— start of EXTRACT —
CEBU, Philippines - Although businesses in the Philippines have already recognized the importance of technology and eCommerce to get ahead with global competition, an international trade expert called on Filipino SMEs to intensify its presence in the online highway.
United Nations Conference on Trade and Development (UNCTAD) urged businesses in the Philippines, especially SMEs, to take time and understand how to leverage eCommerce in order to sustain competitiveness.
Mukhisa Kituyi, UNCTAD secretary general said that there is a need for businesses to exploit the opportunities offerred by digital economy, where tapping global trade is no longer a difficulty.
In a statement, Kituyi said that global trade is undergoing a revolution, driven by new information and communications technology (ICT).
Against a background of sluggish global growth, the value of online trade accelerated from US$16 trillion in 2013 to $22 trillion.
— end of EXTRACT —
— start of RAW DATA —
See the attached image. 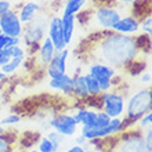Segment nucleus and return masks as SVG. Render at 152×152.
<instances>
[{
	"label": "nucleus",
	"mask_w": 152,
	"mask_h": 152,
	"mask_svg": "<svg viewBox=\"0 0 152 152\" xmlns=\"http://www.w3.org/2000/svg\"><path fill=\"white\" fill-rule=\"evenodd\" d=\"M126 108V116L133 124L137 123L142 115L147 112H151L152 109V91L149 87L141 88L136 91L127 100V104L124 105Z\"/></svg>",
	"instance_id": "obj_4"
},
{
	"label": "nucleus",
	"mask_w": 152,
	"mask_h": 152,
	"mask_svg": "<svg viewBox=\"0 0 152 152\" xmlns=\"http://www.w3.org/2000/svg\"><path fill=\"white\" fill-rule=\"evenodd\" d=\"M122 10L116 4H97L91 12H87L90 17L88 24L94 25V29L98 31H112L113 25L122 18Z\"/></svg>",
	"instance_id": "obj_3"
},
{
	"label": "nucleus",
	"mask_w": 152,
	"mask_h": 152,
	"mask_svg": "<svg viewBox=\"0 0 152 152\" xmlns=\"http://www.w3.org/2000/svg\"><path fill=\"white\" fill-rule=\"evenodd\" d=\"M0 31L3 35H7L10 37H22L24 24L20 21L14 8L6 11L0 17Z\"/></svg>",
	"instance_id": "obj_8"
},
{
	"label": "nucleus",
	"mask_w": 152,
	"mask_h": 152,
	"mask_svg": "<svg viewBox=\"0 0 152 152\" xmlns=\"http://www.w3.org/2000/svg\"><path fill=\"white\" fill-rule=\"evenodd\" d=\"M48 126L56 130L57 133L62 134L64 137H73L77 132V126L75 118L72 113H65V112H60L56 113L51 119L48 120Z\"/></svg>",
	"instance_id": "obj_7"
},
{
	"label": "nucleus",
	"mask_w": 152,
	"mask_h": 152,
	"mask_svg": "<svg viewBox=\"0 0 152 152\" xmlns=\"http://www.w3.org/2000/svg\"><path fill=\"white\" fill-rule=\"evenodd\" d=\"M4 133H6V129H4V126H1V124H0V136H1V134H4Z\"/></svg>",
	"instance_id": "obj_36"
},
{
	"label": "nucleus",
	"mask_w": 152,
	"mask_h": 152,
	"mask_svg": "<svg viewBox=\"0 0 152 152\" xmlns=\"http://www.w3.org/2000/svg\"><path fill=\"white\" fill-rule=\"evenodd\" d=\"M56 51L57 50H56V47H54L53 42L50 40V37L46 36L42 42H40L36 53L32 56V61L36 62V66H35V68H37V65H40L42 68H46L47 64L51 61L53 57H54Z\"/></svg>",
	"instance_id": "obj_11"
},
{
	"label": "nucleus",
	"mask_w": 152,
	"mask_h": 152,
	"mask_svg": "<svg viewBox=\"0 0 152 152\" xmlns=\"http://www.w3.org/2000/svg\"><path fill=\"white\" fill-rule=\"evenodd\" d=\"M87 73L98 82L101 93H105L113 88V77L118 75V69L104 62L90 61L87 64Z\"/></svg>",
	"instance_id": "obj_5"
},
{
	"label": "nucleus",
	"mask_w": 152,
	"mask_h": 152,
	"mask_svg": "<svg viewBox=\"0 0 152 152\" xmlns=\"http://www.w3.org/2000/svg\"><path fill=\"white\" fill-rule=\"evenodd\" d=\"M40 10H42V7H40L39 3L29 0V1H22L20 8L15 10V11H17V14H18V18H20L21 22L24 25H26L39 14Z\"/></svg>",
	"instance_id": "obj_13"
},
{
	"label": "nucleus",
	"mask_w": 152,
	"mask_h": 152,
	"mask_svg": "<svg viewBox=\"0 0 152 152\" xmlns=\"http://www.w3.org/2000/svg\"><path fill=\"white\" fill-rule=\"evenodd\" d=\"M86 3H87V0H65L64 6H62V14L77 15L83 11Z\"/></svg>",
	"instance_id": "obj_18"
},
{
	"label": "nucleus",
	"mask_w": 152,
	"mask_h": 152,
	"mask_svg": "<svg viewBox=\"0 0 152 152\" xmlns=\"http://www.w3.org/2000/svg\"><path fill=\"white\" fill-rule=\"evenodd\" d=\"M21 1H29V0H21Z\"/></svg>",
	"instance_id": "obj_39"
},
{
	"label": "nucleus",
	"mask_w": 152,
	"mask_h": 152,
	"mask_svg": "<svg viewBox=\"0 0 152 152\" xmlns=\"http://www.w3.org/2000/svg\"><path fill=\"white\" fill-rule=\"evenodd\" d=\"M65 152H84V148L82 147V145H73V147H71V148H68Z\"/></svg>",
	"instance_id": "obj_34"
},
{
	"label": "nucleus",
	"mask_w": 152,
	"mask_h": 152,
	"mask_svg": "<svg viewBox=\"0 0 152 152\" xmlns=\"http://www.w3.org/2000/svg\"><path fill=\"white\" fill-rule=\"evenodd\" d=\"M25 60H26V58H11L7 64L3 65V66L0 68V71H1V72H3L6 76L14 75V73L18 72V69L24 65Z\"/></svg>",
	"instance_id": "obj_19"
},
{
	"label": "nucleus",
	"mask_w": 152,
	"mask_h": 152,
	"mask_svg": "<svg viewBox=\"0 0 152 152\" xmlns=\"http://www.w3.org/2000/svg\"><path fill=\"white\" fill-rule=\"evenodd\" d=\"M84 152H94L93 149H84Z\"/></svg>",
	"instance_id": "obj_37"
},
{
	"label": "nucleus",
	"mask_w": 152,
	"mask_h": 152,
	"mask_svg": "<svg viewBox=\"0 0 152 152\" xmlns=\"http://www.w3.org/2000/svg\"><path fill=\"white\" fill-rule=\"evenodd\" d=\"M0 33H1V31H0Z\"/></svg>",
	"instance_id": "obj_40"
},
{
	"label": "nucleus",
	"mask_w": 152,
	"mask_h": 152,
	"mask_svg": "<svg viewBox=\"0 0 152 152\" xmlns=\"http://www.w3.org/2000/svg\"><path fill=\"white\" fill-rule=\"evenodd\" d=\"M152 17L151 12H147L145 15H142L140 18V31H142V33L145 35H152Z\"/></svg>",
	"instance_id": "obj_22"
},
{
	"label": "nucleus",
	"mask_w": 152,
	"mask_h": 152,
	"mask_svg": "<svg viewBox=\"0 0 152 152\" xmlns=\"http://www.w3.org/2000/svg\"><path fill=\"white\" fill-rule=\"evenodd\" d=\"M47 36L53 42L57 51H61L62 48L68 47L64 39V31H62V22L60 15H51L48 18L47 25Z\"/></svg>",
	"instance_id": "obj_10"
},
{
	"label": "nucleus",
	"mask_w": 152,
	"mask_h": 152,
	"mask_svg": "<svg viewBox=\"0 0 152 152\" xmlns=\"http://www.w3.org/2000/svg\"><path fill=\"white\" fill-rule=\"evenodd\" d=\"M6 79H7V76H6L3 72H1V71H0V83H1V82H4Z\"/></svg>",
	"instance_id": "obj_35"
},
{
	"label": "nucleus",
	"mask_w": 152,
	"mask_h": 152,
	"mask_svg": "<svg viewBox=\"0 0 152 152\" xmlns=\"http://www.w3.org/2000/svg\"><path fill=\"white\" fill-rule=\"evenodd\" d=\"M112 31L118 33H122V35L136 36L140 32V20L137 17H134L133 14H127L124 17L122 15V18L113 25Z\"/></svg>",
	"instance_id": "obj_12"
},
{
	"label": "nucleus",
	"mask_w": 152,
	"mask_h": 152,
	"mask_svg": "<svg viewBox=\"0 0 152 152\" xmlns=\"http://www.w3.org/2000/svg\"><path fill=\"white\" fill-rule=\"evenodd\" d=\"M11 58H12V50H11V47L1 50V51H0V68H1L3 65L7 64Z\"/></svg>",
	"instance_id": "obj_28"
},
{
	"label": "nucleus",
	"mask_w": 152,
	"mask_h": 152,
	"mask_svg": "<svg viewBox=\"0 0 152 152\" xmlns=\"http://www.w3.org/2000/svg\"><path fill=\"white\" fill-rule=\"evenodd\" d=\"M141 82H142V83H145V84L151 83V72H147V71H145L144 75L141 76Z\"/></svg>",
	"instance_id": "obj_33"
},
{
	"label": "nucleus",
	"mask_w": 152,
	"mask_h": 152,
	"mask_svg": "<svg viewBox=\"0 0 152 152\" xmlns=\"http://www.w3.org/2000/svg\"><path fill=\"white\" fill-rule=\"evenodd\" d=\"M84 83H86V88H87V93L90 97H97L101 94V88H100V84L97 82L91 75L88 73H84Z\"/></svg>",
	"instance_id": "obj_20"
},
{
	"label": "nucleus",
	"mask_w": 152,
	"mask_h": 152,
	"mask_svg": "<svg viewBox=\"0 0 152 152\" xmlns=\"http://www.w3.org/2000/svg\"><path fill=\"white\" fill-rule=\"evenodd\" d=\"M47 25L48 17L46 14H37L31 22L24 25V32H22V43L26 46V51L31 54V57L36 53L40 42L47 36Z\"/></svg>",
	"instance_id": "obj_2"
},
{
	"label": "nucleus",
	"mask_w": 152,
	"mask_h": 152,
	"mask_svg": "<svg viewBox=\"0 0 152 152\" xmlns=\"http://www.w3.org/2000/svg\"><path fill=\"white\" fill-rule=\"evenodd\" d=\"M72 96L75 97L77 101H83L88 97L87 88H86V83H84V76L83 73H77V75L72 76Z\"/></svg>",
	"instance_id": "obj_17"
},
{
	"label": "nucleus",
	"mask_w": 152,
	"mask_h": 152,
	"mask_svg": "<svg viewBox=\"0 0 152 152\" xmlns=\"http://www.w3.org/2000/svg\"><path fill=\"white\" fill-rule=\"evenodd\" d=\"M113 4H116V6H119V7H132V4L136 1V0H112Z\"/></svg>",
	"instance_id": "obj_31"
},
{
	"label": "nucleus",
	"mask_w": 152,
	"mask_h": 152,
	"mask_svg": "<svg viewBox=\"0 0 152 152\" xmlns=\"http://www.w3.org/2000/svg\"><path fill=\"white\" fill-rule=\"evenodd\" d=\"M72 76H69L68 73H64V75L51 77L48 80V87L56 90V91L62 93V94H66V96H72Z\"/></svg>",
	"instance_id": "obj_14"
},
{
	"label": "nucleus",
	"mask_w": 152,
	"mask_h": 152,
	"mask_svg": "<svg viewBox=\"0 0 152 152\" xmlns=\"http://www.w3.org/2000/svg\"><path fill=\"white\" fill-rule=\"evenodd\" d=\"M12 7H14V4H12L11 0H0V17L3 15L6 11L11 10Z\"/></svg>",
	"instance_id": "obj_30"
},
{
	"label": "nucleus",
	"mask_w": 152,
	"mask_h": 152,
	"mask_svg": "<svg viewBox=\"0 0 152 152\" xmlns=\"http://www.w3.org/2000/svg\"><path fill=\"white\" fill-rule=\"evenodd\" d=\"M37 151H39V152H57L58 149L54 147V144L48 140L47 137L44 136V137H40V138H39Z\"/></svg>",
	"instance_id": "obj_23"
},
{
	"label": "nucleus",
	"mask_w": 152,
	"mask_h": 152,
	"mask_svg": "<svg viewBox=\"0 0 152 152\" xmlns=\"http://www.w3.org/2000/svg\"><path fill=\"white\" fill-rule=\"evenodd\" d=\"M86 61L104 62L116 69H127L138 60L140 50L137 47L136 36L122 35L113 31H98L79 44ZM80 54V56H82Z\"/></svg>",
	"instance_id": "obj_1"
},
{
	"label": "nucleus",
	"mask_w": 152,
	"mask_h": 152,
	"mask_svg": "<svg viewBox=\"0 0 152 152\" xmlns=\"http://www.w3.org/2000/svg\"><path fill=\"white\" fill-rule=\"evenodd\" d=\"M151 122H152V112H147L145 115H142L140 119L137 120L136 124H138L140 129H147L151 126Z\"/></svg>",
	"instance_id": "obj_27"
},
{
	"label": "nucleus",
	"mask_w": 152,
	"mask_h": 152,
	"mask_svg": "<svg viewBox=\"0 0 152 152\" xmlns=\"http://www.w3.org/2000/svg\"><path fill=\"white\" fill-rule=\"evenodd\" d=\"M111 122V118H109L104 111H97V116H96V122H94V126L93 127H97V129H101V127H105L107 124Z\"/></svg>",
	"instance_id": "obj_25"
},
{
	"label": "nucleus",
	"mask_w": 152,
	"mask_h": 152,
	"mask_svg": "<svg viewBox=\"0 0 152 152\" xmlns=\"http://www.w3.org/2000/svg\"><path fill=\"white\" fill-rule=\"evenodd\" d=\"M28 152H39L37 149H31V151H28Z\"/></svg>",
	"instance_id": "obj_38"
},
{
	"label": "nucleus",
	"mask_w": 152,
	"mask_h": 152,
	"mask_svg": "<svg viewBox=\"0 0 152 152\" xmlns=\"http://www.w3.org/2000/svg\"><path fill=\"white\" fill-rule=\"evenodd\" d=\"M46 137L54 144V147H56L57 149H60V147H62V144L65 142V137L62 136V134H60V133H57L56 130L48 132L47 134H46Z\"/></svg>",
	"instance_id": "obj_24"
},
{
	"label": "nucleus",
	"mask_w": 152,
	"mask_h": 152,
	"mask_svg": "<svg viewBox=\"0 0 152 152\" xmlns=\"http://www.w3.org/2000/svg\"><path fill=\"white\" fill-rule=\"evenodd\" d=\"M144 144H145V148L148 152H152V142H151V138H152V130H151V126L147 129H144Z\"/></svg>",
	"instance_id": "obj_29"
},
{
	"label": "nucleus",
	"mask_w": 152,
	"mask_h": 152,
	"mask_svg": "<svg viewBox=\"0 0 152 152\" xmlns=\"http://www.w3.org/2000/svg\"><path fill=\"white\" fill-rule=\"evenodd\" d=\"M101 111H104L109 118H120L124 113V105H126V97L119 90H109V91L101 93L100 96Z\"/></svg>",
	"instance_id": "obj_6"
},
{
	"label": "nucleus",
	"mask_w": 152,
	"mask_h": 152,
	"mask_svg": "<svg viewBox=\"0 0 152 152\" xmlns=\"http://www.w3.org/2000/svg\"><path fill=\"white\" fill-rule=\"evenodd\" d=\"M69 57V48L65 47L61 51H56L54 57L51 58V61L47 64V66L44 68L46 75L51 79V77H57L66 73V61Z\"/></svg>",
	"instance_id": "obj_9"
},
{
	"label": "nucleus",
	"mask_w": 152,
	"mask_h": 152,
	"mask_svg": "<svg viewBox=\"0 0 152 152\" xmlns=\"http://www.w3.org/2000/svg\"><path fill=\"white\" fill-rule=\"evenodd\" d=\"M21 122V116L18 113H10L8 116L1 119V126H12V124H17Z\"/></svg>",
	"instance_id": "obj_26"
},
{
	"label": "nucleus",
	"mask_w": 152,
	"mask_h": 152,
	"mask_svg": "<svg viewBox=\"0 0 152 152\" xmlns=\"http://www.w3.org/2000/svg\"><path fill=\"white\" fill-rule=\"evenodd\" d=\"M14 140L7 132L0 136V152H15Z\"/></svg>",
	"instance_id": "obj_21"
},
{
	"label": "nucleus",
	"mask_w": 152,
	"mask_h": 152,
	"mask_svg": "<svg viewBox=\"0 0 152 152\" xmlns=\"http://www.w3.org/2000/svg\"><path fill=\"white\" fill-rule=\"evenodd\" d=\"M75 142L77 145H82V147H84V145H87L88 144V141L86 140V138H84L83 136H82V134H79V136H76L75 137Z\"/></svg>",
	"instance_id": "obj_32"
},
{
	"label": "nucleus",
	"mask_w": 152,
	"mask_h": 152,
	"mask_svg": "<svg viewBox=\"0 0 152 152\" xmlns=\"http://www.w3.org/2000/svg\"><path fill=\"white\" fill-rule=\"evenodd\" d=\"M61 22H62V31H64L65 43L69 46L73 39V35H75L76 15H73V14H61Z\"/></svg>",
	"instance_id": "obj_16"
},
{
	"label": "nucleus",
	"mask_w": 152,
	"mask_h": 152,
	"mask_svg": "<svg viewBox=\"0 0 152 152\" xmlns=\"http://www.w3.org/2000/svg\"><path fill=\"white\" fill-rule=\"evenodd\" d=\"M75 118L76 123L79 126H87V127H93L94 122H96L97 116V109L87 108V107H77L76 112L72 113Z\"/></svg>",
	"instance_id": "obj_15"
}]
</instances>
— end of RAW DATA —
TASK =>
How would you render this sentence from the eCommerce article in Spanish: "In a statement, Kituyi said that global trade is undergoing a revolution, driven by new information and communications technology (ICT)."? Rely on the eCommerce article alone.

COMPLETED TASK =>
En un comunicado, Kituyi dijo que el comercio mundial está experimentando una revolución, impulsada por las nuevas tecnologías de la información y las comunicaciones (TIC).